Start of Exercise data

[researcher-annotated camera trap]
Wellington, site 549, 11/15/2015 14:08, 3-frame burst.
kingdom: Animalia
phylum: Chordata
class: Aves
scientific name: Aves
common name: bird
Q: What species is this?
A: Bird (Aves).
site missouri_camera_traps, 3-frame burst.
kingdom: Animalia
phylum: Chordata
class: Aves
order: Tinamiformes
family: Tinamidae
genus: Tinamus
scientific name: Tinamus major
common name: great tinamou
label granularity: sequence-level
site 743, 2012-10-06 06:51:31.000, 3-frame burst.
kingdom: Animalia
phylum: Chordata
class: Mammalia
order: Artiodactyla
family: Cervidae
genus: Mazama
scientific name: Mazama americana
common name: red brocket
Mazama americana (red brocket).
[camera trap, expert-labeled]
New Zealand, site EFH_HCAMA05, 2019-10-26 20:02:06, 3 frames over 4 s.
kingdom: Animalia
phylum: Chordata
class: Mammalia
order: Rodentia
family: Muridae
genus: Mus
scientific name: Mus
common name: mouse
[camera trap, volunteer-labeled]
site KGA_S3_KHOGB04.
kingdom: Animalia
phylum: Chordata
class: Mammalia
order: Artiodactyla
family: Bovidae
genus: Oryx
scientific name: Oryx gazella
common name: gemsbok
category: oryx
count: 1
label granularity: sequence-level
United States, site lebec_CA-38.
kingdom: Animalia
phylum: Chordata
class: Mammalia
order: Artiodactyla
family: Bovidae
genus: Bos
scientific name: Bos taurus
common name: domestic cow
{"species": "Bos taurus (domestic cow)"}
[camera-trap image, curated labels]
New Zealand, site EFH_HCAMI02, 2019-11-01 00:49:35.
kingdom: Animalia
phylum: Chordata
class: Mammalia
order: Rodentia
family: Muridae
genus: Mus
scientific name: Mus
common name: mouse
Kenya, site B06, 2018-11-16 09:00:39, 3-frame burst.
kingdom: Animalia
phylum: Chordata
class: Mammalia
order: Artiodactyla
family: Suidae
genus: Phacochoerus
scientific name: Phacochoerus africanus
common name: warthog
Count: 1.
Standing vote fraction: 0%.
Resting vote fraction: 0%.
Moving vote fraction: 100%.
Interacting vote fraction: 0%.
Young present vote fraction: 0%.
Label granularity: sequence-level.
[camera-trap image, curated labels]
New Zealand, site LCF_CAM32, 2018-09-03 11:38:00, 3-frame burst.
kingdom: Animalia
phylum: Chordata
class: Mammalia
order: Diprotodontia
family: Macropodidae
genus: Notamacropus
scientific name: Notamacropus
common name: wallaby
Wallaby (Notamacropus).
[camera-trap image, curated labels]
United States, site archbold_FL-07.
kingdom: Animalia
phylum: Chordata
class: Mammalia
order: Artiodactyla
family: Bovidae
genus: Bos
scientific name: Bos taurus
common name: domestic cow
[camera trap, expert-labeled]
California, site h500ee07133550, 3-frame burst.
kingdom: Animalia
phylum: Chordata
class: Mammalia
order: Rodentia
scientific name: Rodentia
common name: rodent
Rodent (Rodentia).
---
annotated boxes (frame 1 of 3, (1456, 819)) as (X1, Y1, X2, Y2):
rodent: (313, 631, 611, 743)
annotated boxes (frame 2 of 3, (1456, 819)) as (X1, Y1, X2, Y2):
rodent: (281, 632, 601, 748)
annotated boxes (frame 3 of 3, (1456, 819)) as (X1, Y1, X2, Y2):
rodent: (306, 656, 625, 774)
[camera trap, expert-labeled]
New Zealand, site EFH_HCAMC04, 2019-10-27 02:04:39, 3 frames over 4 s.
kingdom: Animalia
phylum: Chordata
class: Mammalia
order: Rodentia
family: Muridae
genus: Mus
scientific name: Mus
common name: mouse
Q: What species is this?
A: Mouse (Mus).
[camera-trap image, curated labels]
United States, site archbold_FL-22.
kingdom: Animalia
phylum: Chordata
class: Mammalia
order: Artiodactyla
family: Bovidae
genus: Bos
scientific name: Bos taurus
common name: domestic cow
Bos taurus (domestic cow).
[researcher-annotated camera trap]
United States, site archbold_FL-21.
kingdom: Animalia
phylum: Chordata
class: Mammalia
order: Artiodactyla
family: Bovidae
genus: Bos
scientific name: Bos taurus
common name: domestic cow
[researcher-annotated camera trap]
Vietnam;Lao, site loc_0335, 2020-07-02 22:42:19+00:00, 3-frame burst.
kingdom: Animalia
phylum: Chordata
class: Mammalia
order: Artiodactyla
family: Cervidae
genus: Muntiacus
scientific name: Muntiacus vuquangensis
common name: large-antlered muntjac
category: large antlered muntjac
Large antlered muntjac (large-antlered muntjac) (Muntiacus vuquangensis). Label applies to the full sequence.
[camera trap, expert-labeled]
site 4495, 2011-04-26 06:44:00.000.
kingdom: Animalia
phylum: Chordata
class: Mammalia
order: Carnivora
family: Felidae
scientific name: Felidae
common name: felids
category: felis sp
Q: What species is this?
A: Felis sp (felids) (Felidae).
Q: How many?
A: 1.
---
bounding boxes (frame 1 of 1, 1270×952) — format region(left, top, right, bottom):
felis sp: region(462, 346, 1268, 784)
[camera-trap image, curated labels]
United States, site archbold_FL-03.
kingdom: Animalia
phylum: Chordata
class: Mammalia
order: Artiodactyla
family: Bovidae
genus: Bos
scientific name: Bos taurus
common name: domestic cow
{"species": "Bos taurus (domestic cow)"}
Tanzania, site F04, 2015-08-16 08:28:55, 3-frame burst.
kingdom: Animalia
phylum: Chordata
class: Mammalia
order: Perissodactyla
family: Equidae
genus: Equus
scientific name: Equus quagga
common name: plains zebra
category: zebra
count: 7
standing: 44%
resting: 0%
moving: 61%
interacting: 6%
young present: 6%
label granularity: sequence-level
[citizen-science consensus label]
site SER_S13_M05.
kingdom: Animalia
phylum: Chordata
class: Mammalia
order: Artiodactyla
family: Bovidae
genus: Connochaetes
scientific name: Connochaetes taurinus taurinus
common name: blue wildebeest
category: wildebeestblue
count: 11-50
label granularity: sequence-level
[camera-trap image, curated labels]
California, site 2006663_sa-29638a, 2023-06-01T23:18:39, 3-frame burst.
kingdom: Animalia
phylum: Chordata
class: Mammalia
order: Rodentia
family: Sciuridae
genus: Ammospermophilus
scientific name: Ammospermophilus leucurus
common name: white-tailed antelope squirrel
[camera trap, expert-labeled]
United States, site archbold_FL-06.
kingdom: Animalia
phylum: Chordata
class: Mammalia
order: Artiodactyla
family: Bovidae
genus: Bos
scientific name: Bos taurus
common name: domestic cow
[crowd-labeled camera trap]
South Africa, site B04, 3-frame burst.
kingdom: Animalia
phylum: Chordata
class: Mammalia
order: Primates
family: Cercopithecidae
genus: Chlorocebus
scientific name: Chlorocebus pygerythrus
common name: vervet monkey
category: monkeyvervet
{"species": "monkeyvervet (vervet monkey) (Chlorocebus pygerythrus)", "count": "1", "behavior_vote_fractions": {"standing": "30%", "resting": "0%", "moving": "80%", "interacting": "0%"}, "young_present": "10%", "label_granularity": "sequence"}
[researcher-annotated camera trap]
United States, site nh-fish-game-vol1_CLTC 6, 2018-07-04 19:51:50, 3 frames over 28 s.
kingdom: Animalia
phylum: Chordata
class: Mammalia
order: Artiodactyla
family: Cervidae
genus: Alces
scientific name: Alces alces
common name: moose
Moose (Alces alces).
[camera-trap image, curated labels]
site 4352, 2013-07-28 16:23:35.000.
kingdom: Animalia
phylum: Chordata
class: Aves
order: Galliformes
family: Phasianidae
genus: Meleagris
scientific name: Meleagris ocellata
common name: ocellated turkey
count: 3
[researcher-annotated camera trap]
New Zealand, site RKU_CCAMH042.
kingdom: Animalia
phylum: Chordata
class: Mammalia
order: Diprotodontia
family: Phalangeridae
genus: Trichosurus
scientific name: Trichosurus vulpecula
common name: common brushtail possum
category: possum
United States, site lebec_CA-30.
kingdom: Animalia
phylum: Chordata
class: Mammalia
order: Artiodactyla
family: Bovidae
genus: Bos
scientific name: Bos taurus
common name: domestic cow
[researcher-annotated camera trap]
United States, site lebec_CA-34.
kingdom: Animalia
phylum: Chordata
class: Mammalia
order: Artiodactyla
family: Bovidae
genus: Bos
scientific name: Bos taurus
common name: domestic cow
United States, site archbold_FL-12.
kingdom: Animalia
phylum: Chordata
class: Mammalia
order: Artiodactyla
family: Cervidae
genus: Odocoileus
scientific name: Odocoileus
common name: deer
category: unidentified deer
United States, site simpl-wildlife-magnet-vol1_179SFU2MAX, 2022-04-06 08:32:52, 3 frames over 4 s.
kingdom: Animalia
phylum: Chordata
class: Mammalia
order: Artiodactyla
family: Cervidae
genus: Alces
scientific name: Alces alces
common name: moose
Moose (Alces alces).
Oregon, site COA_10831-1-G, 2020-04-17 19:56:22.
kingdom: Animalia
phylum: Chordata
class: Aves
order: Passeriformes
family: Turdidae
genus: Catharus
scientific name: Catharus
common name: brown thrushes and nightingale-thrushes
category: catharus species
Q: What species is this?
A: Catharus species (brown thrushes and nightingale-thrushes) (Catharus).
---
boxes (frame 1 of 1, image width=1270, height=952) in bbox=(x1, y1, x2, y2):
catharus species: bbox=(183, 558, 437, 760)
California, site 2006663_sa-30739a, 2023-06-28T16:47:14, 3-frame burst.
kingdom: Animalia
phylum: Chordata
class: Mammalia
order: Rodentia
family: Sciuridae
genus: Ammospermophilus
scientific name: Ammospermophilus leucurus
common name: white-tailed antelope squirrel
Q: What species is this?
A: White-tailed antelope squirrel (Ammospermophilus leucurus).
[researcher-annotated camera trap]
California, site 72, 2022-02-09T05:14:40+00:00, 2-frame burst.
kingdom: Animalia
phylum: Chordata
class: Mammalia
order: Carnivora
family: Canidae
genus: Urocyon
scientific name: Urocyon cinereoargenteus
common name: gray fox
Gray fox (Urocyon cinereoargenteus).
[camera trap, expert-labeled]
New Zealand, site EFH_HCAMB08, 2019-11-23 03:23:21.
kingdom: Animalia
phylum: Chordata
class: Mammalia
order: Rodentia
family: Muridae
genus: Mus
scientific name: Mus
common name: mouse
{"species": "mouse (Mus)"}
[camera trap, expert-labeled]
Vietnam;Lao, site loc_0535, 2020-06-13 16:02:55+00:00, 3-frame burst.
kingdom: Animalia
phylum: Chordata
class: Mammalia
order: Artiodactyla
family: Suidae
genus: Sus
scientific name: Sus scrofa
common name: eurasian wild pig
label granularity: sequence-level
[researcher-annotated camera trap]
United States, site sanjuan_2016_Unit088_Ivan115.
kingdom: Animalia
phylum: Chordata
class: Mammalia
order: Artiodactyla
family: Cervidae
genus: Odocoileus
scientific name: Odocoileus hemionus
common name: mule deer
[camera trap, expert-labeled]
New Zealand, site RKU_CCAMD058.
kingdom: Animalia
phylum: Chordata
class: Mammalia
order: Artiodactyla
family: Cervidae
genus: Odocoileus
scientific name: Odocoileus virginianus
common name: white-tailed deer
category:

End of Exercise data

Problem to solve. Beginning at the line where "common name: mule deer" appears, extract each line through the end of the data above; keep them exact and include nothing else.

Answer box.
common name: mule deer
[camera trap, expert-labeled]
New Zealand, site RKU_CCAMD058.
kingdom: Animalia
phylum: Chordata
class: Mammalia
order: Artiodactyla
family: Cervidae
genus: Odocoileus
scientific name: Odocoileus virginianus
common name: white-tailed deer
category:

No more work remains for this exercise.